Após 37 anos de carreira, o desembargador Ari Jorge Moutinho foi eleito, na última terça-feira (27), presidente do Tribunal de Justiça do Amazonas (TJ-AM), numa das disputas mais tensas que o Poder Judiciário estadual já experimentou nos últimos anos. Recebeu 11 votos contra oito da sua principal adversária, a desembargadora Maria das Graças Pessoa Figueiredo. Em sua primeira fala, como presidente eleito, Moutinho prometeu realizar uma administração transparente, fortalecer e aproximar o Judiciário da sociedade.

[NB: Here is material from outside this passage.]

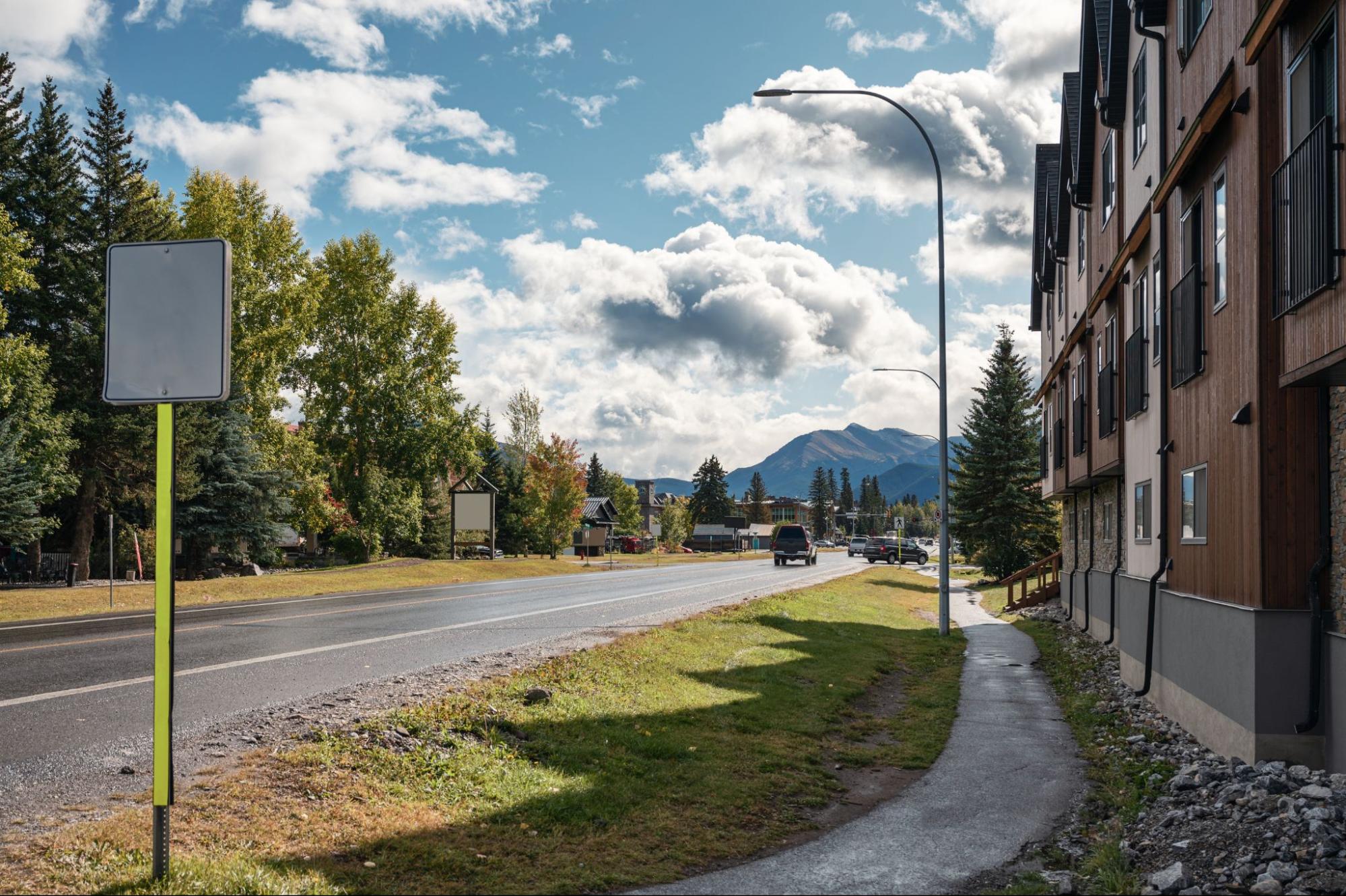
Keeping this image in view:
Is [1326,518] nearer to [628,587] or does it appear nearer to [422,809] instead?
[422,809]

Nessa quarta-feira (28), em entrevista ao jornal A CRÍTICA, o magistrado classificou o afastamento dele do TJ-AM, em 2010, em ato do Conselho Nacional de Justiça (CNJ), como “um dos maiores erros cometidos pelo Judiciário”. E revelou: está escrevendo um livro sobre esse episódio da sua vida profissional que, segundo ele, o afetou profundamente.

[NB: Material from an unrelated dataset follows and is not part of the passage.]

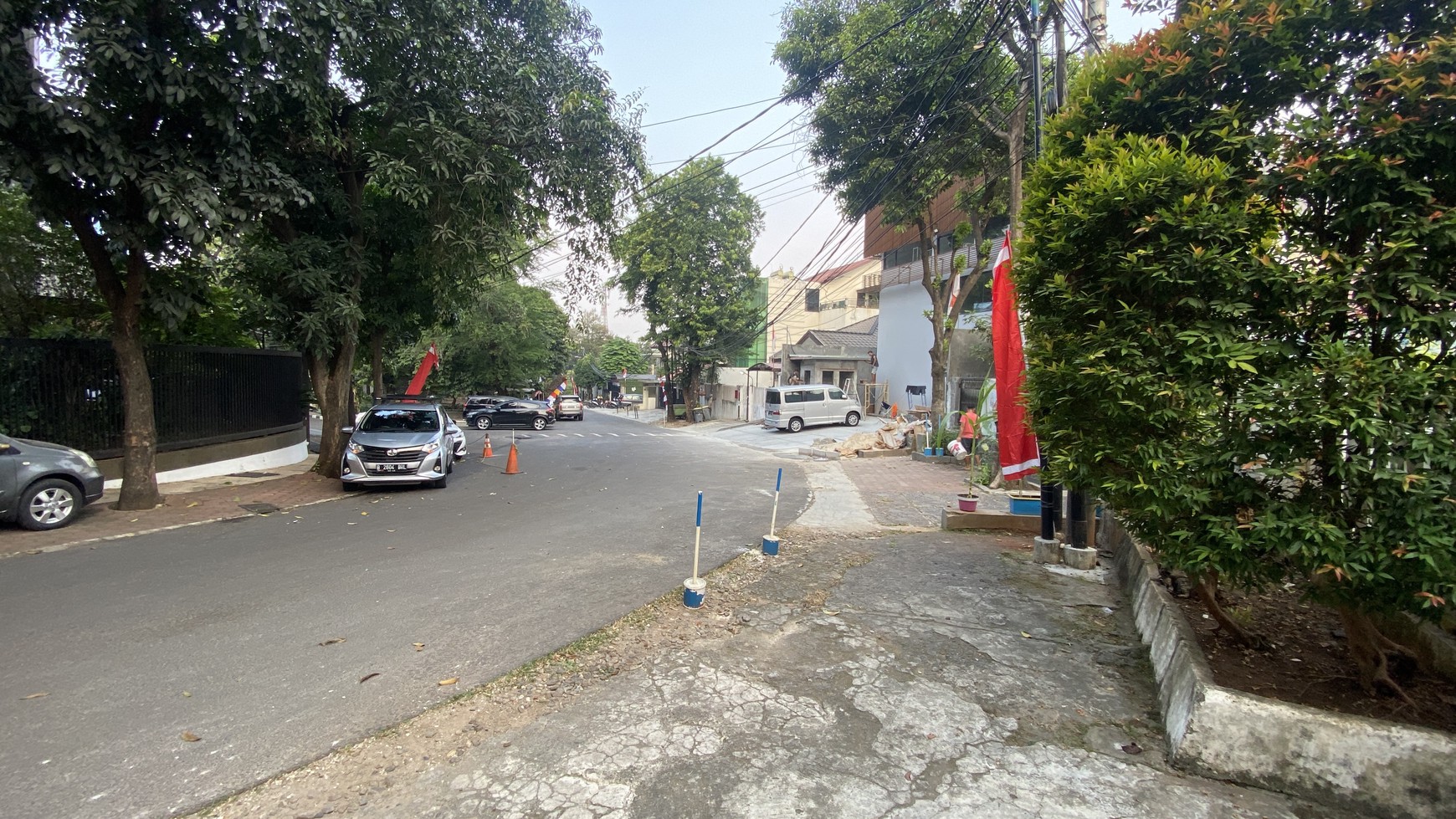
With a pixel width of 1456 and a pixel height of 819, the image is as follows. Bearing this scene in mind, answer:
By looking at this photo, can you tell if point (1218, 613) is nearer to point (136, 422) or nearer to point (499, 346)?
point (136, 422)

Sobre a eleição para a presidência do TJ-AM, Moutinho admitiu ter se articulado com desembargadores para chegar ao posto. E observou que não se ganha uma eleição trabalhando um mês ou uma semana antes. “É no dia-a-dia do comportamento perante os seus eleitores, que são os colegas do Corte. Eu sempre tentei respeitá-los, manter a ética, a boa cordialidade. E, no meu entendimento, isso pesou muito para análise criteriosa de cada colega”, afirmou.

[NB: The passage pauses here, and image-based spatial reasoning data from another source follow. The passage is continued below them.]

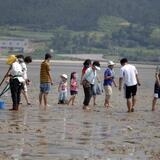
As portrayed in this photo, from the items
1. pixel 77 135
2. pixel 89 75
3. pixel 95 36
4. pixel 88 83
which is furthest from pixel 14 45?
pixel 77 135

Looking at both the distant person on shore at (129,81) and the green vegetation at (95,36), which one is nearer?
the distant person on shore at (129,81)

O presidente eleito do TJ-AM falou ainda sobre as movimentações para a eleição do Tribunal Regional Eleitoral do Amazonas (TRE-AM), que acontece no dia 3 de abril. Lembrou os momentos polêmicos como o processo no Tribunal Superior Eleitoral (TSE) questionando a presidência dele no TRE-AM e as denúncias investigadas pelo CNJ de favorecimento e parcialidade no julgamento de processos da Justiça Eleitoral. No dia 15 de fevereiro deste ano, Moutinho foi absolvido das acusações por falta de provas.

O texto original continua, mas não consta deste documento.